REQUIRED WORK: Give back the full set of entries exactly, keeping each line intact.

SOURCE RECORDS:
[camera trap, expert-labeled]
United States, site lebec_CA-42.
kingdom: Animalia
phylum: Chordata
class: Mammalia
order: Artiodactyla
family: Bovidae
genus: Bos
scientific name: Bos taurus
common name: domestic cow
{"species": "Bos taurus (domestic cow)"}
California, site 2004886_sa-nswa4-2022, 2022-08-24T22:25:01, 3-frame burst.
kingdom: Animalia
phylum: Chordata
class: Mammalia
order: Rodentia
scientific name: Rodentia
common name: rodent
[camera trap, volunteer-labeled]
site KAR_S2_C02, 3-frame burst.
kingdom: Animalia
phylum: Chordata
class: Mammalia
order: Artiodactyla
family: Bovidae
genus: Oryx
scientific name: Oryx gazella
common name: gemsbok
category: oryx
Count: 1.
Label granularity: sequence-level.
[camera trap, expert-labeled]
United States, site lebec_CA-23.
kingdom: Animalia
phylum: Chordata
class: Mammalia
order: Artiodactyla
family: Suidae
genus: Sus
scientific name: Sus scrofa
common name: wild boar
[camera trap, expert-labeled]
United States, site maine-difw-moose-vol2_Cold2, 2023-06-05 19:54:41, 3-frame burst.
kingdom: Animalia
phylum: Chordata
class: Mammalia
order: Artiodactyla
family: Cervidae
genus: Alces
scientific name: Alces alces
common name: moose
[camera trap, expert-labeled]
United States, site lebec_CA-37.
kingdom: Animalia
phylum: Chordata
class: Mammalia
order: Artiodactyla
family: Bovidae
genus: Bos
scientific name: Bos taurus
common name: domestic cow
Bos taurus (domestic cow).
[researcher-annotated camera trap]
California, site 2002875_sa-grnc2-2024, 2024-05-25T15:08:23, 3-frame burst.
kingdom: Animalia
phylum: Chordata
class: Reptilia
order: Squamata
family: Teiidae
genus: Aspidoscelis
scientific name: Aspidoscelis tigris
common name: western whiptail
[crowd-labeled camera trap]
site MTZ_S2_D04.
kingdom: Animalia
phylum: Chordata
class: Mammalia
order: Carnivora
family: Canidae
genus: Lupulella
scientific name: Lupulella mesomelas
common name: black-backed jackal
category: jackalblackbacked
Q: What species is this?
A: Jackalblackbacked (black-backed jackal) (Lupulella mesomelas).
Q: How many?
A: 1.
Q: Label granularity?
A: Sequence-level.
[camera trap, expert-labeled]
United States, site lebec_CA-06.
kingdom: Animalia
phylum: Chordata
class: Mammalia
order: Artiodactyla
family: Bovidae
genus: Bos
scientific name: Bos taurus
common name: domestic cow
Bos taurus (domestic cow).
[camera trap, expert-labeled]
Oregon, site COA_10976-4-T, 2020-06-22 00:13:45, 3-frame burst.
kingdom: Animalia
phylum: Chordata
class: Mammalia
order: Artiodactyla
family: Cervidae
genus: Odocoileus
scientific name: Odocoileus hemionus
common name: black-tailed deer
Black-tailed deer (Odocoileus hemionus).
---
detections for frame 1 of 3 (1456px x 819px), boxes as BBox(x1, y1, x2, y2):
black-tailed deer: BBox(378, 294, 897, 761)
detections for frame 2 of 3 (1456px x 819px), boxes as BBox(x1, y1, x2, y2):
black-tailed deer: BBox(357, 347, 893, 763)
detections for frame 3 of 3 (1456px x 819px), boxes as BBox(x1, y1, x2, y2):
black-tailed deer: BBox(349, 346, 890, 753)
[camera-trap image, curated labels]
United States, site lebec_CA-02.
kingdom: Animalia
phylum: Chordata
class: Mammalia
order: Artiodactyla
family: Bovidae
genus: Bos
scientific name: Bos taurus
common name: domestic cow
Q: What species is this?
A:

WRITTEN SOLUTION:
[camera trap, expert-labeled]
United States, site lebec_CA-42.
kingdom: Animalia
phylum: Chordata
class: Mammalia
order: Artiodactyla
family: Bovidae
genus: Bos
scientific name: Bos taurus
common name: domestic cow
{"species": "Bos taurus (domestic cow)"}
California, site 2004886_sa-nswa4-2022, 2022-08-24T22:25:01, 3-frame burst.
kingdom: Animalia
phylum: Chordata
class: Mammalia
order: Rodentia
scientific name: Rodentia
common name: rodent
[camera trap, volunteer-labeled]
site KAR_S2_C02, 3-frame burst.
kingdom: Animalia
phylum: Chordata
class: Mammalia
order: Artiodactyla
family: Bovidae
genus: Oryx
scientific name: Oryx gazella
common name: gemsbok
category: oryx
Count: 1.
Label granularity: sequence-level.
[camera trap, expert-labeled]
United States, site lebec_CA-23.
kingdom: Animalia
phylum: Chordata
class: Mammalia
order: Artiodactyla
family: Suidae
genus: Sus
scientific name: Sus scrofa
common name: wild boar
[camera trap, expert-labeled]
United States, site maine-difw-moose-vol2_Cold2, 2023-06-05 19:54:41, 3-frame burst.
kingdom: Animalia
phylum: Chordata
class: Mammalia
order: Artiodactyla
family: Cervidae
genus: Alces
scientific name: Alces alces
common name: moose
[camera trap, expert-labeled]
United States, site lebec_CA-37.
kingdom: Animalia
phylum: Chordata
class: Mammalia
order: Artiodactyla
family: Bovidae
genus: Bos
scientific name: Bos taurus
common name: domestic cow
Bos taurus (domestic cow).
[researcher-annotated camera trap]
California, site 2002875_sa-grnc2-2024, 2024-05-25T15:08:23, 3-frame burst.
kingdom: Animalia
phylum: Chordata
class: Reptilia
order: Squamata
family: Teiidae
genus: Aspidoscelis
scientific name: Aspidoscelis tigris
common name: western whiptail
[crowd-labeled camera trap]
site MTZ_S2_D04.
kingdom: Animalia
phylum: Chordata
class: Mammalia
order: Carnivora
family: Canidae
genus: Lupulella
scientific name: Lupulella mesomelas
common name: black-backed jackal
category: jackalblackbacked
Q: What species is this?
A: Jackalblackbacked (black-backed jackal) (Lupulella mesomelas).
Q: How many?
A: 1.
Q: Label granularity?
A: Sequence-level.
[camera trap, expert-labeled]
United States, site lebec_CA-06.
kingdom: Animalia
phylum: Chordata
class: Mammalia
order: Artiodactyla
family: Bovidae
genus: Bos
scientific name: Bos taurus
common name: domestic cow
Bos taurus (domestic cow).
[camera trap, expert-labeled]
Oregon, site COA_10976-4-T, 2020-06-22 00:13:45, 3-frame burst.
kingdom: Animalia
phylum: Chordata
class: Mammalia
order: Artiodactyla
family: Cervidae
genus: Odocoileus
scientific name: Odocoileus hemionus
common name: black-tailed deer
Black-tailed deer (Odocoileus hemionus).
---
detections for frame 1 of 3 (1456px x 819px), boxes as BBox(x1, y1, x2, y2):
black-tailed deer: BBox(378, 294, 897, 761)
detections for frame 2 of 3 (1456px x 819px), boxes as BBox(x1, y1, x2, y2):
black-tailed deer: BBox(357, 347, 893, 763)
detections for frame 3 of 3 (1456px x 819px), boxes as BBox(x1, y1, x2, y2):
black-tailed deer: BBox(349, 346, 890, 753)
[camera-trap image, curated labels]
United States, site lebec_CA-02.
kingdom: Animalia
phylum: Chordata
class: Mammalia
order: Artiodactyla
family: Bovidae
genus: Bos
scientific name: Bos taurus
common name: domestic cow
Q: What species is this?
A:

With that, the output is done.